Sehubungan saat ini sedang dilaksanakan Pemeriksaan Interim atas Laporan Keuangan Pemerintah Daerah (LKPD) Kabupaten Kuningan tahun anggaran 2024 oleh Badan Pemeriksa Keuangan (BPK) Jawa Barat, melalui tulisan ini kami meminta kepada BPK untuk melakukan pemeriksaan yang meliputi audit laporan keuangan, audit kinerja, dan audit investigasi untuk program dana kapitasi JKN dan BOK untuk Puskesmas se Kabupaten Kuningan.

Dari hasil laporan audit BPK nanti yang melalui proses pengujian dan review bersifat investigasi, dapat membantu pihak yang berwenang atau Aparat Penegak Hukum (APH) apabila nanti ada pengusutan dugaan kasus tindak pidana korupsi dimaksud. Apabila dalam pemeriksaannya ditemukan unsur pidana, maka BPK bisa melaporkannya kepada instansi yang berwenang seperti Kejaksaan Negeri Kuningan.

Acara inspeksi mendadak (sidak) yang dilakukan oleh Bupati Kuningan Dian Rachmat Yanuar terhadap Puskesmas Darma bisa menjadi titik awal dilakukannya audit kinerja dan pemeriksaan tata kelola keuangan semua Puskesmas yang ada di Kabupaten Kuningan dan bisa menjadi pintu masuk untuk dilakukannya penegakan hukum oleh Kepala Kejaksaan Negeri Kuningan dengan menindaklanjuti adanya dugaan korupsi dalam pengelolaan dana kapitasi Jaminan Kesehatan Nasional (JKN) dan Bantuan Operasional Kesehatan (BOK).

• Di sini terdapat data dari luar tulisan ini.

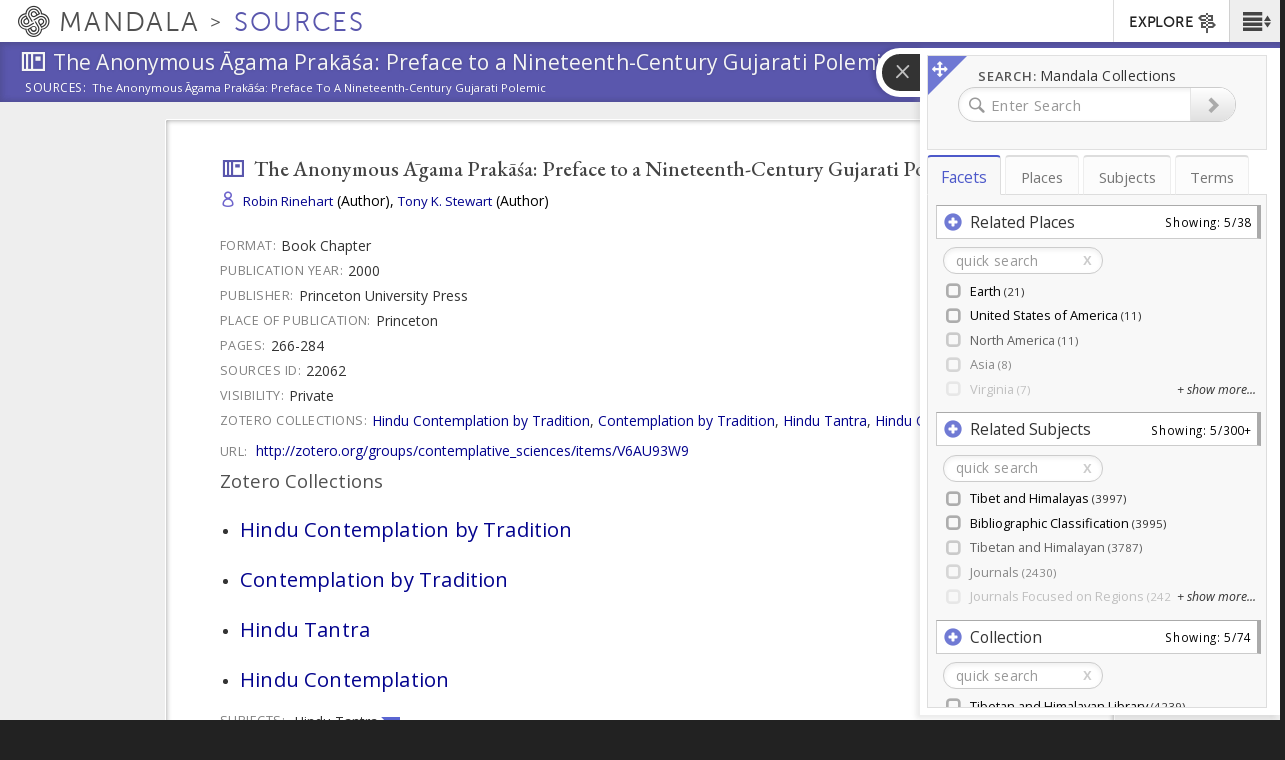

--- FILE ---
content_type: text/plain;charset=utf-8
request_url: https://mandala-solr-proxy.internal.lib.virginia.edu/solr/kmterms/select?&q=*&sort=header_ssort+ASC&df=ancestor_id_pol.admin.hier_path&fq=level_pol.admin.hier_i:[1+TO+2]&fq={!tag=children}level_pol.admin.hier_i:[1+TO+1]&facet.mincount=2&facet.limit=-1&facet.field={!ex=children}ancestor_id_pol.admin.hier_path&fl=header:name_eng_latin,header,id,ancestor_id_pol.admin.hier_path,ancestor_ids_pol.admin.hier,ancestors_pol.admin.hier,ancestor_id_closest_pol.admin.hier_path,ancestors_closest_pol.admin.hier,level_pol.admin.hier_i,related_places_feature_type_s,related_places_relation_label_s,associated_subject_ids,related_subjects_t&facet=true&wt=json&limit=2000&indent=true&wt=json&json.wrf=jQuery112407724742292909677_1768862987801&rows=2000&_=1768862987809
body_size: 486
content:
jQuery112407724742292909677_1768862987801({
  "responseHeader":{
    "status":0,
    "QTime":0,
    "params":{
      "df":"ancestor_id_pol.admin.hier_path",
      "facet.field":"{!ex=children}ancestor_id_pol.admin.hier_path",
      "indent":"true",
      "fl":"header:name_eng_latin,header,id,ancestor_id_pol.admin.hier_path,ancestor_ids_pol.admin.hier,ancestors_pol.admin.hier,ancestor_id_closest_pol.admin.hier_path,ancestors_closest_pol.admin.hier,level_pol.admin.hier_i,related_places_feature_type_s,related_places_relation_label_s,associated_subject_ids,related_subjects_t",
      "sort":"header_ssort ASC",
      "fq":["level_pol.admin.hier_i:[1 TO 2]",
        "{!tag=children}level_pol.admin.hier_i:[1 TO 1]"],
      "rows":"2000",
      "q":"*",
      "facet.limit":"-1",
      "json.wrf":"jQuery112407724742292909677_1768862987801",
      "limit":"2000",
      "facet.mincount":"2",
      "facet":"true",
      "wt":["json",
        "json"],
      "_":"1768862987809"}},
  "response":{"numFound":1,"start":0,"docs":[
      {
        "id":"places-13735",
        "header":"Earth",
        "level_pol.admin.hier_i":1,
        "ancestor_id_pol.admin.hier_path":"13735",
        "ancestors_pol.admin.hier":["Earth"],
        "ancestor_ids_pol.admin.hier":[13735]}]
  },
  "facet_counts":{
    "facet_queries":{},
    "facet_fields":{
      "ancestor_id_pol.admin.hier_path":[
        "13735",8]},
    "facet_ranges":{},
    "facet_intervals":{},
    "facet_heatmaps":{}}})
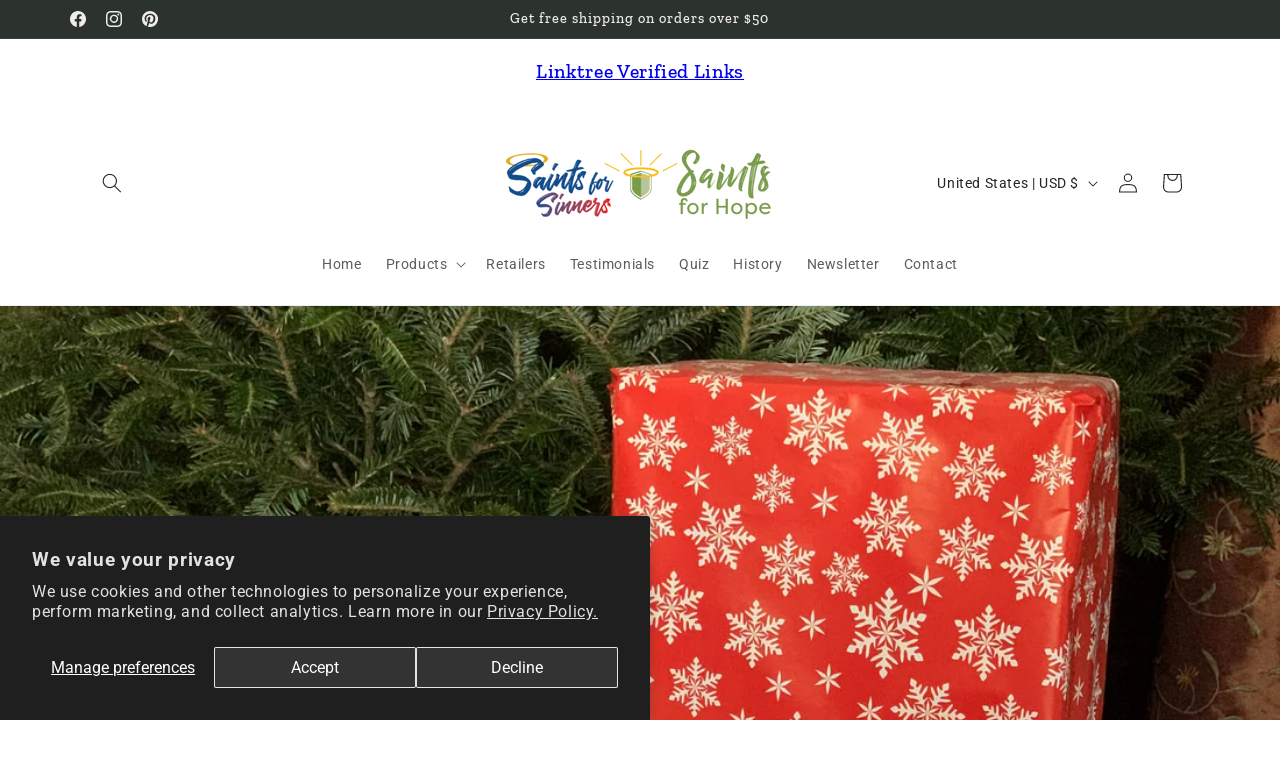

--- FILE ---
content_type: text/html; charset=utf-8
request_url: https://saintsforsinners.com/collections?view=livesearch
body_size: 887
content:
[{"title":"Angels","price":"","price2":"","url":"\/collections\/angels","thumb":"\/\/saintsforsinners.com\/cdn\/shop\/products\/CherubHeart_small.jpg?v=1747751856","id":120482791488,"preferred":"0","published_at":"2019-02-12 08:37:23 -0600","created_at":"","object_type":"collection","sku":"","allinfo":""},{"title":"Animals","price":"","price2":"","url":"\/collections\/animal-lovers","thumb":"\/\/saintsforsinners.com\/cdn\/shop\/products\/Bernard_d6b6d12c-9c77-4c4a-b997-acac02b8af6a_small.jpg?v=1747751895","id":120326029376,"preferred":"0","published_at":"2019-02-11 16:04:29 -0600","created_at":"","object_type":"collection","sku":"","allinfo":""},{"title":"Best Selling Products","price":"","price2":"","url":"\/collections\/best-selling-products","thumb":"\/\/saintsforsinners.com\/cdn\/shop\/products\/Michael_small.jpg?v=1747751862","id":130276950080,"preferred":"0","published_at":"2019-04-23 10:49:45 -0500","created_at":"","object_type":"collection","sku":"","allinfo":""},{"title":"Career","price":"","price2":"","url":"\/collections\/vocation","thumb":"\/\/saintsforsinners.com\/cdn\/shop\/collections\/peter-771780_small.jpg?v=1747751698","id":120326094912,"preferred":"0","published_at":"2019-02-11 16:04:29 -0600","created_at":"","object_type":"collection","sku":"","allinfo":""},{"title":"Children","price":"","price2":"","url":"\/collections\/children","thumb":"\/\/saintsforsinners.com\/cdn\/shop\/products\/DivinoNino_small.jpg?v=1747751834","id":121257820224,"preferred":"0","published_at":"2019-02-15 13:00:51 -0600","created_at":"","object_type":"collection","sku":"","allinfo":""},{"title":"Family \/ Relationships","price":"","price2":"","url":"\/collections\/family-relationships","thumb":"\/\/saintsforsinners.com\/cdn\/shop\/collections\/philomena-576495_small.jpg?v=1747751700","id":130165309504,"preferred":"0","published_at":"2019-04-22 15:29:49 -0500","created_at":"","object_type":"collection","sku":"","allinfo":""},{"title":"Health","price":"","price2":"","url":"\/collections\/illness","thumb":"\/\/saintsforsinners.com\/cdn\/shop\/collections\/padre_pio-771927_small.jpg?v=1747751702","id":120326291520,"preferred":"0","published_at":"2019-02-11 16:04:29 -0600","created_at":"","object_type":"collection","sku":"","allinfo":""},{"title":"Jesus","price":"","price2":"","url":"\/collections\/jesus","thumb":"\/\/saintsforsinners.com\/cdn\/shop\/products\/Ascension_069715a3-183d-4ca6-9e00-d4869926132e_small.jpg?v=1747751787","id":120588075072,"preferred":"0","published_at":"2019-02-12 15:25:09 -0600","created_at":"","object_type":"collection","sku":"","allinfo":""},{"title":"Love","price":"","price2":"","url":"\/collections\/love","thumb":"\/\/saintsforsinners.com\/cdn\/shop\/collections\/sacred_heart_heart-web-554745_small.png?v=1747751704","id":130263023680,"preferred":"0","published_at":"2019-04-23 09:36:26 -0500","created_at":"","object_type":"collection","sku":"","allinfo":""},{"title":"Mary","price":"","price2":"","url":"\/collections\/mary","thumb":"\/\/saintsforsinners.com\/cdn\/shop\/products\/BernadetteS_small.jpg?v=1740690126","id":120325931072,"preferred":"0","published_at":"2019-02-11 16:04:29 -0600","created_at":"","object_type":"collection","sku":"","allinfo":""},{"title":"Military","price":"","price2":"","url":"\/collections\/military","thumb":"\/\/saintsforsinners.com\/cdn\/shop\/products\/Adrian_small.jpg?v=1747751912","id":120325963840,"preferred":"0","published_at":"2019-02-11 16:04:29 -0600","created_at":"","object_type":"collection","sku":"","allinfo":""},{"title":"Newest Products","price":"","price2":"","url":"\/collections\/newest-products","thumb":"\/\/saintsforsinners.com\/cdn\/shop\/files\/Screenshot2025-12-19at2.51.14PM_small.png?v=1766204225","id":130276982848,"preferred":"0","published_at":"2019-04-23 10:49:46 -0500","created_at":"","object_type":"collection","sku":"","allinfo":""},{"title":"Our Featured Favorites","price":"","price2":"","url":"\/collections\/featured","thumb":"\/\/saintsforsinners.com\/cdn\/shop\/collections\/96A2706-208021_small.jpg?v=1747751692","id":113497374784,"preferred":"0","published_at":"2019-01-22 12:22:18 -0600","created_at":"","object_type":"collection","sku":"","allinfo":""},{"title":"Travel","price":"","price2":"","url":"\/collections\/travel","thumb":"\/\/saintsforsinners.com\/cdn\/shop\/products\/OurLadyoftheHighway_small.jpg?v=1747751839","id":121257492544,"preferred":"0","published_at":"2019-02-15 13:00:51 -0600","created_at":"","object_type":"collection","sku":"","allinfo":""},{"title":"View Crosses","price":"","price2":"","url":"\/collections\/view-crosses","thumb":"\/\/saintsforsinners.com\/cdn\/shop\/products\/EnameledCross_small.jpg?v=1747751904","id":121257033792,"preferred":"0","published_at":"2019-02-15 13:00:51 -0600","created_at":"","object_type":"collection","sku":"","allinfo":""},{"title":"View Novelty Medals","price":"","price2":"","url":"\/collections\/view-novelty-medals","thumb":"\/\/saintsforsinners.com\/cdn\/shop\/products\/IMG_8613_small.jpg?v=1747751798","id":264560509030,"preferred":"0","published_at":"2022-06-28 13:17:11 -0500","created_at":"","object_type":"collection","sku":"","allinfo":""},{"title":"View Saint Medals","price":"","price2":"","url":"\/collections\/saint-medals","thumb":"\/\/saintsforsinners.com\/cdn\/shop\/products\/Adrian_small.jpg?v=1747751912","id":121257001024,"preferred":"0","published_at":"2019-02-15 13:00:51 -0600","created_at":"","object_type":"collection","sku":"","allinfo":""},{"title":"View Vintage Medals","price":"","price2":"","url":"\/collections\/view-vintage-medals","thumb":"\/\/saintsforsinners.com\/cdn\/shop\/products\/IMG_8056_small.jpg?v=1747751804","id":264379465830,"preferred":"0","published_at":"2022-06-07 10:29:34 -0500","created_at":"","object_type":"collection","sku":"","allinfo":""},{"title":"Vintage Medals","price":"","price2":"","url":"\/collections\/vintage-medals","thumb":"\/\/saintsforsinners.com\/cdn\/shop\/files\/IMG_20250227_114430_small.heic?v=1740689979","id":450693169428,"preferred":"0","published_at":"2023-07-04 01:10:22 -0500","created_at":"","object_type":"collection","sku":"","allinfo":""},{"title":"", "id":"", "price":"", "allinfo":""}]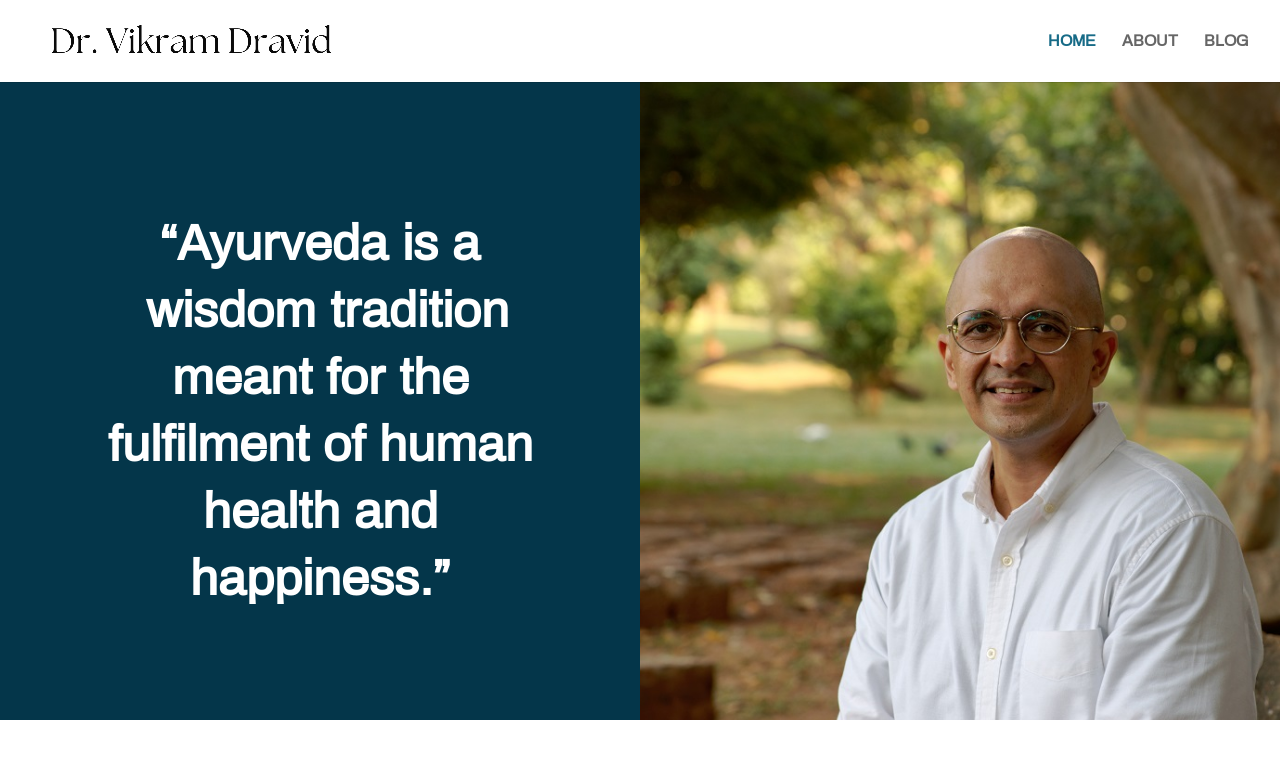

--- FILE ---
content_type: text/css
request_url: https://vikramdravid.com/wp-content/uploads/useanyfont/uaf.css?ver=1698127316
body_size: 751
content:
				@font-face {
					font-family: 'archivo';
					src: url('/wp-content/uploads/useanyfont/9429Archivo.woff2') format('woff2'),
						url('/wp-content/uploads/useanyfont/9429Archivo.woff') format('woff');
					  font-display: auto;
				}

				.archivo{font-family: 'archivo' !important;}

						h1, h2, h3, h4, h5, h6, .entry-title, body.single-post .entry-title, body.page .entry-title, body.category .entry-title, .widget-title, .site-title, .site-description{
					font-family: 'archivo' !important;
				}
						body, p, blockquote, li, a, strong, b, em, .menu-footermenu-container li a, .menu-footermenu-container li span, #menu-footermenu li a, #menu-footermenu li span, .menu-main-menu-container li a, .menu-main-menu-container li span, #menu-main-menu li a, #menu-main-menu li span{
					font-family: 'archivo' !important;
				}
		

--- FILE ---
content_type: text/css
request_url: https://vikramdravid.com/wp-content/et-cache/53/et-core-unified-deferred-53.min.css?ver=1768300429
body_size: 606
content:
.et_pb_section_0.et_pb_section,.et_pb_section_1.et_pb_section{padding-top:0px;padding-bottom:0px}.et_pb_row_0.et_pb_row,.et_pb_row_1.et_pb_row{padding-top:0px!important;padding-bottom:0px!important;padding-top:0px;padding-bottom:0px}.et_pb_row_0,body #page-container .et-db #et-boc .et-l .et_pb_row_0.et_pb_row,body.et_pb_pagebuilder_layout.single #page-container #et-boc .et-l .et_pb_row_0.et_pb_row,body.et_pb_pagebuilder_layout.single.et_full_width_page #page-container #et-boc .et-l .et_pb_row_0.et_pb_row,.et_pb_row_1,body #page-container .et-db #et-boc .et-l .et_pb_row_1.et_pb_row,body.et_pb_pagebuilder_layout.single #page-container #et-boc .et-l .et_pb_row_1.et_pb_row,body.et_pb_pagebuilder_layout.single.et_full_width_page #page-container #et-boc .et-l .et_pb_row_1.et_pb_row{width:100%;max-width:none}.et_pb_text_0{font-family:'Roboto',Helvetica,Arial,Lucida,sans-serif;padding-left:0px!important;width:100%}.et_pb_text_0 h1{font-family:'Roboto',Helvetica,Arial,Lucida,sans-serif}.et_pb_text_0 h2,.et_pb_text_1 h2{font-weight:600;font-size:50px;color:#FFFFFF!important;line-height:1.35em}.et_pb_divider_0{height:4%}.et_pb_divider_1,.et_pb_divider_2{height:auto}.et_pb_text_2.et_pb_text{color:#d8d8d8!important}.et_pb_text_2{line-height:1.8em;font-size:25px;line-height:1.8em;padding-top:18px!important;margin-bottom:30px!important}div.et_pb_section.et_pb_section_2{background-image:linear-gradient(180deg,#000000 0%,rgba(255,255,255,0) 100%)!important}.et_pb_section_2.et_pb_section{padding-top:5vw;background-color:#04364a!important}.et_pb_column_0,.et_pb_column_3{background-color:#04364a;padding-top:10%;padding-right:8%;padding-bottom:10%;padding-left:8%}.et_pb_column_1,.et_pb_column_2{background-image:url(https://vikramdravid.com/wp-content/uploads/2023/10/R05_34103.jpg)}@media only screen and (min-width:981px){.et_pb_section_1{display:none!important}}@media only screen and (max-width:980px){.et_pb_text_0 h2,.et_pb_text_1 h2{font-size:32px}.et_pb_divider_1,.et_pb_divider_2{height:40vw}.et_pb_text_2{font-size:25px}}@media only screen and (min-width:768px) and (max-width:980px){.et_pb_section_0{display:none!important}}@media only screen and (max-width:767px){.et_pb_section_0{display:none!important}.et_pb_text_0 h2,.et_pb_text_1 h2{font-size:20px}.et_pb_divider_1,.et_pb_divider_2{height:40vw}.et_pb_text_2{font-size:16px}}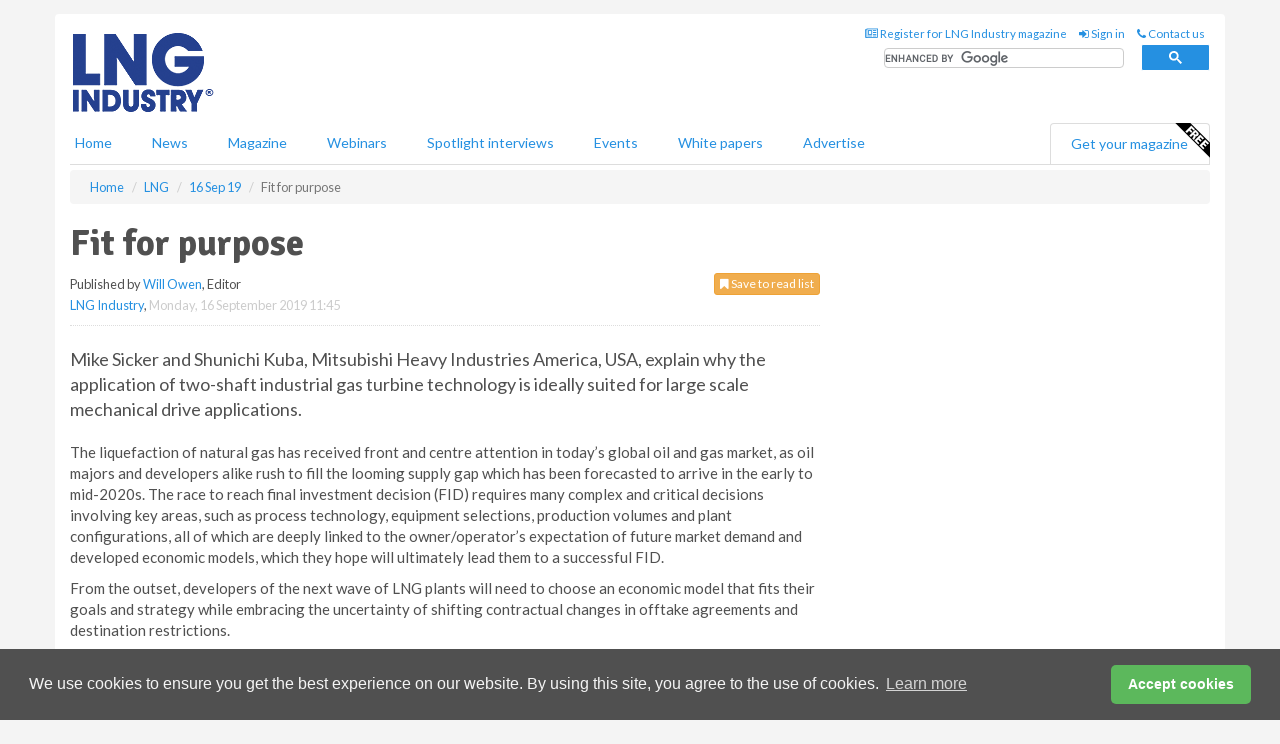

--- FILE ---
content_type: application/javascript; charset=utf-8
request_url: https://fundingchoicesmessages.google.com/f/AGSKWxX8oFeatWnW8Hiq-Fzunh-zCggKjB5YZk3-kL6ZAUTcJm41U6y4mgM3YMQpWL9EeI_N69JO3Xs5hGwpjom0Ipi1FGEUiEmQuGOUkLieAgfR0mfob8V2nGXEqZ_1km6j4R7tdOlaOrB7OLmal6TU8Xq59AlBLcjsEs3ySas6G1pYRyP5uu36WKQBPKDC/_/ad.skin./ad3_ima.://adv._150x700_/waframedia16.
body_size: -1288
content:
window['12211d02-d42e-44e4-bb8f-c90e685b4639'] = true;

Pepatah mengatakan Ikan Busuk Mulai Dari Kepala, kalau pimpinannya bermasalah, bawahannya akan bermasalah juga. Pimpinan harus menjadi teladan. Dihadapkan persoalan tuna moral menjadikan Kepala Puskesmas Darma Saepudin menjadi lupa diri.

Pemimpin dianggap gagal jika SDM nya tuna moral. Melihat tidak adanya kepedulian dan keseriusan serta kinerja yang buruk dari Kepala Puskesmas Darma selama ini, sudah saatnya apabila Bupati Kuningan Dian Rachmat Yanuar sebagai Pembina Kepegawaian untuk mengevaluasi dan memberikan sanksi tegas berupa pencopotan kepada yang bersangkutan dari jabatannya.

Kalau tidak berani lebih baik Bupati Dian Rachmat Yanuar mundur dari jabatannya karena tidak mampu memimpin pembangunan di Kabupaten Kuningan. Sudah seharusnya aparat penegak hukum (APH) dalam hal ini Kajari Kuningan bergerak cepat untuk mengusut dan mengejar kejanggalan-kejanggalan dalam pengalokasian dan penggunaan anggaran dana kesehatan yang nilai totalnya luar biasa mencapai puluhan miliar rupiah.

Sehingga nanti apabila ada tindak pidana korupsi dalam kegiatan dan proyek yang menggunakan anggaran kesehatan tersebut, dapat ditelusuri siapa saja yang terlibat mulai dari proses administrasi perencanaan maupun sampai pelaksanaan kegiatan dan pengerjaannya.

Kajari Kuningan bisa mulai bergerak dengan memanggil para pejabat terkait dan memeriksa dokumen-dokumen yang berhubungan dengan anggaran Jaminan Kesehatan Nasional (JKN), Bantuan Operasional Kesehatan (BOK) dan Program Upaya Kesehatan Masyarakat (PUKM) selama program tersebut dijalankan.

Selamat bekerja dan Kajari Kuningan semoga tidak seperti macan ompong.